Since 1960, when it ended 21 years of conscription, Britain’s government has aimed to create a highly trained, professional fighting force to meet its worldwide strategic commitments. With full employment and prosperity, Englishmen are reluctant to enlist for soldier’s pay ($70 per month for a private). As a result, the nation still relies, as it did in the heyday of Empire, on British-officered native troops to help man its overseas outposts. Last week the best of the overseas hirelings appeared in Britain itself; a contingent of 1,200 Gurkha troops filed off a troopship at Southampton, to become the first foreign mercenaries ever stationed on English soil.*
The Gurkhas, natives of Nepal, are among the most fearsome fighters who have ever waged war; the British first encountered them during border wars in 1814, when the wiry little peasants fought so well against the redcoats that the British later decided to sign them on as mercenaries. Wrote one awed British officer after he first observed the Gurkhas in action: “I never saw more steadfastness or bravery exhibited in my life. Run they would not, and of death they seemed to have no fear.”
To begin with, the Gurkhas served as part of the British army in India. After independence, the Indians took over six of the ten regiments while the British got the other four. By special treaty, the British are still allowed to recruit Gurkhas in Nepal. The soldiers’ paychecks (a Gurkha private in Britain today averages $56 monthly) and pensions continue to be a mainstay of the Nepalese economy.
Expensive Laurels. Many of Britain’s 10,500 Gurkha soldiers belong to the fourth consecutive generation that has fought for the Crown. Even the crack Guards regiments are no more highly rated than the brown, merry-faced Gurkhas, who seldom measure more than a few inches above the minimum 5 ft. required by the British army. They are renowned for their gentleness off the battlefield, but on it unflinchingly uphold their slogan: Kafar Hone Bhanda Morne Ramro, meaning, Better to die than live a coward. They believe that war is heaven—or at least the best way of getting there.
In World War I’s calamitously costly Ypres offensive, only 49 of 500 Gurkhas in one battalion survived the first day’s fighting—but they captured their objective and garnered new laurels, as a laconic British communiqué put it, “at the expense of their existence.” Gurkhas were the only regiments to break through the Turkish lines at Gallipoli; in 1919 they chased the Bolsheviks from the Persian border and penetrated deep into the Caucasus before they were called off. In World War II, the 200,000 Gurkhas served with greater distinction in Africa. Burma and Italy—notably Monte Cassino—than almost any other Allied outfit.

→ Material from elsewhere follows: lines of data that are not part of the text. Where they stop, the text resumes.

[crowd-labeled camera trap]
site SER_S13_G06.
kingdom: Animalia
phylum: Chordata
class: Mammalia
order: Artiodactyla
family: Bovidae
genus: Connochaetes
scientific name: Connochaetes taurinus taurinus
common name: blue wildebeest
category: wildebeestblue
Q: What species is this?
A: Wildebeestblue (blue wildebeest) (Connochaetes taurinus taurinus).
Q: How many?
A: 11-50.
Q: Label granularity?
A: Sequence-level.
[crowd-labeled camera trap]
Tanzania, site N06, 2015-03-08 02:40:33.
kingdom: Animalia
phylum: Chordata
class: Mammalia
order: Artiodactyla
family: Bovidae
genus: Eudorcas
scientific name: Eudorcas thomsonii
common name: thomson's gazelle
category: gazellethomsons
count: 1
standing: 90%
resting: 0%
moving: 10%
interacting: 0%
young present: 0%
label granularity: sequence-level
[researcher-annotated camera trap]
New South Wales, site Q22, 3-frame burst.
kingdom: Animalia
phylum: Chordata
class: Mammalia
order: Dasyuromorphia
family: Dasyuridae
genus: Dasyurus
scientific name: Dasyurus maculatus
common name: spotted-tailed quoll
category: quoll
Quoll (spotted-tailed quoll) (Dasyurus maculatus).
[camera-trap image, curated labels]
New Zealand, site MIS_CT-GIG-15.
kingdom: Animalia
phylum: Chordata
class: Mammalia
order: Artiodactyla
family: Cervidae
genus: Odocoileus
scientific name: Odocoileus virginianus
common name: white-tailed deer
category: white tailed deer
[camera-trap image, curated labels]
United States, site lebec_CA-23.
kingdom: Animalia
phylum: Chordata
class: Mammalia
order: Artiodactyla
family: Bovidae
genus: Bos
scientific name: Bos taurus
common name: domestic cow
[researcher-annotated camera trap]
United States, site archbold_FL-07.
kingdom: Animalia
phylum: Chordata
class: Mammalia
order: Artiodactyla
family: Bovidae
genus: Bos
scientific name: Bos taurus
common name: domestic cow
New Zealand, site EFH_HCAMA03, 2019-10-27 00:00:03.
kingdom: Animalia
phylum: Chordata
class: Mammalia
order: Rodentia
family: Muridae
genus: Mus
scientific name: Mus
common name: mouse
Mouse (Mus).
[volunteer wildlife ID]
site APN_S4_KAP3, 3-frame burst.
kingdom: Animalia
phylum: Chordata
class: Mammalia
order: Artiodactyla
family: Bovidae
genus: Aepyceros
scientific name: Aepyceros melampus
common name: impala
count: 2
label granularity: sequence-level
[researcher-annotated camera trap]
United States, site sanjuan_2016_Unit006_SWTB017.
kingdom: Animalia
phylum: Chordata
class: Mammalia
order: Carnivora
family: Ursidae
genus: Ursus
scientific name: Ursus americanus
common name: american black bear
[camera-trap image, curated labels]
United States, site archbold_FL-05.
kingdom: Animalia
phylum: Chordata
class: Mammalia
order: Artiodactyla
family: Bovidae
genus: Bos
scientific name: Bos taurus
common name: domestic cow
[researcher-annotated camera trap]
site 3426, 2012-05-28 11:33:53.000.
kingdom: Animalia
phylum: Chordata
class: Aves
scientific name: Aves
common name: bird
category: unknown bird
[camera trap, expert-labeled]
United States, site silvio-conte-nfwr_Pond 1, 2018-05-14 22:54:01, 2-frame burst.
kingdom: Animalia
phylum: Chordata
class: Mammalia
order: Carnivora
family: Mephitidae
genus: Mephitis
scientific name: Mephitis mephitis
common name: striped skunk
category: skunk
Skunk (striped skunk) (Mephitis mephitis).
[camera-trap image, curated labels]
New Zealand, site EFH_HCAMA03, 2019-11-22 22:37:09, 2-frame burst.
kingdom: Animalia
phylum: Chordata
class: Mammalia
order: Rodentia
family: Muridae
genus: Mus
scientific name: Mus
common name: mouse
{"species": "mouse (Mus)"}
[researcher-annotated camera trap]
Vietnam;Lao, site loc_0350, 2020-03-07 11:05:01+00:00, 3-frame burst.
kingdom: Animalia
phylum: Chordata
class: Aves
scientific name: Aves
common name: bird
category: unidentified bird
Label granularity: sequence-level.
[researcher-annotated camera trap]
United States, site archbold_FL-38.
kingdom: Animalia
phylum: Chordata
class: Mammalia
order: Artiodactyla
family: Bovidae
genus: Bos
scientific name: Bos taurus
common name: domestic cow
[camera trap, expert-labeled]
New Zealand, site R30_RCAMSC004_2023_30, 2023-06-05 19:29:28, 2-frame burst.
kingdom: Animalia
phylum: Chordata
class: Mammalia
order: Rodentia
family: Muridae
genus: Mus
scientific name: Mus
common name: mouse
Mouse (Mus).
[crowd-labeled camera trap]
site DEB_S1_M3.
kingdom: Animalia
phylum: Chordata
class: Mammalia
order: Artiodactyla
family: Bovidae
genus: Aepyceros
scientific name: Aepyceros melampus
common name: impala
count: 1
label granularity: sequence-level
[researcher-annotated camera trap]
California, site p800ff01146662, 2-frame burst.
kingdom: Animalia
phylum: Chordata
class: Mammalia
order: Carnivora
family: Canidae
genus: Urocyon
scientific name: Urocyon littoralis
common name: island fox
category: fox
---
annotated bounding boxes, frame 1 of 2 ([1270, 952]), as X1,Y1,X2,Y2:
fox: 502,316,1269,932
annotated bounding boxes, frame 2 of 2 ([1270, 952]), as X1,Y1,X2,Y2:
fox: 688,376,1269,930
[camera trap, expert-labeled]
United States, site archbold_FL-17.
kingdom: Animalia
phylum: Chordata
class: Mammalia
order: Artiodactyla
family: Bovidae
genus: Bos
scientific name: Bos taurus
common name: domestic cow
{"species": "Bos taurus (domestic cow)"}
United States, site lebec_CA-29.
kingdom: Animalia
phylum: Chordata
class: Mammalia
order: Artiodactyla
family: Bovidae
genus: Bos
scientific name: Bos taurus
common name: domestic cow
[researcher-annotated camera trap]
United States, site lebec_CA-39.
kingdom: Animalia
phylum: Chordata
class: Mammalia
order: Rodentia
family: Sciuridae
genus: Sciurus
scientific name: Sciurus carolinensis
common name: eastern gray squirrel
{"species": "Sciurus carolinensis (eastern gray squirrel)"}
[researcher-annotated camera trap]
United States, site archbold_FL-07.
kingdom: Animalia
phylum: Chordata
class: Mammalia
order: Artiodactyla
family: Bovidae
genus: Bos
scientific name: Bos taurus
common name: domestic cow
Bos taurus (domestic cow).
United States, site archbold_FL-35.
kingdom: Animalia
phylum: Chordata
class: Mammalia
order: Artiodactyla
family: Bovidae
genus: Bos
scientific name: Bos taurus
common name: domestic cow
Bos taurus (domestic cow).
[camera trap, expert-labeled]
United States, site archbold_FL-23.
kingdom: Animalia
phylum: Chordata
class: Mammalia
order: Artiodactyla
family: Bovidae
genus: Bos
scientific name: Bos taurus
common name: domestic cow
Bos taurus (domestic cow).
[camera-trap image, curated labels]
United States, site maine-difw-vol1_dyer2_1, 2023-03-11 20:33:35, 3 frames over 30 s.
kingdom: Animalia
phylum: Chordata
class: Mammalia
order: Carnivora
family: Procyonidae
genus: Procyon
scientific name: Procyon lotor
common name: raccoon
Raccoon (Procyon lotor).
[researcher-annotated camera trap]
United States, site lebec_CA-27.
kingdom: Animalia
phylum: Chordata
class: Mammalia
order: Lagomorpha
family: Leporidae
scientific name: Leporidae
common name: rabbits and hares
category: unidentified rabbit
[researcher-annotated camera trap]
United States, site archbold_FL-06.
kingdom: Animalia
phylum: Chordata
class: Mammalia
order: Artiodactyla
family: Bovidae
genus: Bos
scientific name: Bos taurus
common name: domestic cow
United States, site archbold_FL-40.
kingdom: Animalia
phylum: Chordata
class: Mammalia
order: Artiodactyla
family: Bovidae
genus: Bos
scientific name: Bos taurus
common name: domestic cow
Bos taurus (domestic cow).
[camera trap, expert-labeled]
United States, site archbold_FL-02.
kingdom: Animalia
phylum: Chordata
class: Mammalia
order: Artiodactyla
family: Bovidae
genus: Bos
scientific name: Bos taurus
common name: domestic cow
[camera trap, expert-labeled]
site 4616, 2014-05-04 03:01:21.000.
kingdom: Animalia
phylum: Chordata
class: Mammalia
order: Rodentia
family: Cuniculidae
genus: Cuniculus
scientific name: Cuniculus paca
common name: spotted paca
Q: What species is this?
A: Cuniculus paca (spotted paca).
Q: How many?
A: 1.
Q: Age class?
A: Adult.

Drawing Blood. Now in Britain, they will form a mobile elite that will be available to NATO for Europe’s defense and can be airlifted anywhere else on earth to fight brushfire actions or full-scale war. This week, in preparation for their new role, they will begin intensive training in tactical nuclear armaments—though no weapon ever devised has proved more deadly in a Gurkha’s hands than the curved, foot-long kukri, or knife, that they still carry at their belt and superstitiously refuse to unsheathe except to draw blood.
As they settled into barracks, the Gurkhas seemed to adapt quickly to the land so many had defended and so few had seen. Though members of a Hindu sect that sanctions polygamy, few brought even one wife. Their greatest thrill was watching TV, which they had never seen before. The Gurkhas in fact were possibly the only segment of Britain’s TV audience that expressed no indignation at the parade of violence on their screens. Though it was plainly this side of heaven, they thought it exhilarating.
* Though William of Orange and George III both imported private regiments from the Continent for their use.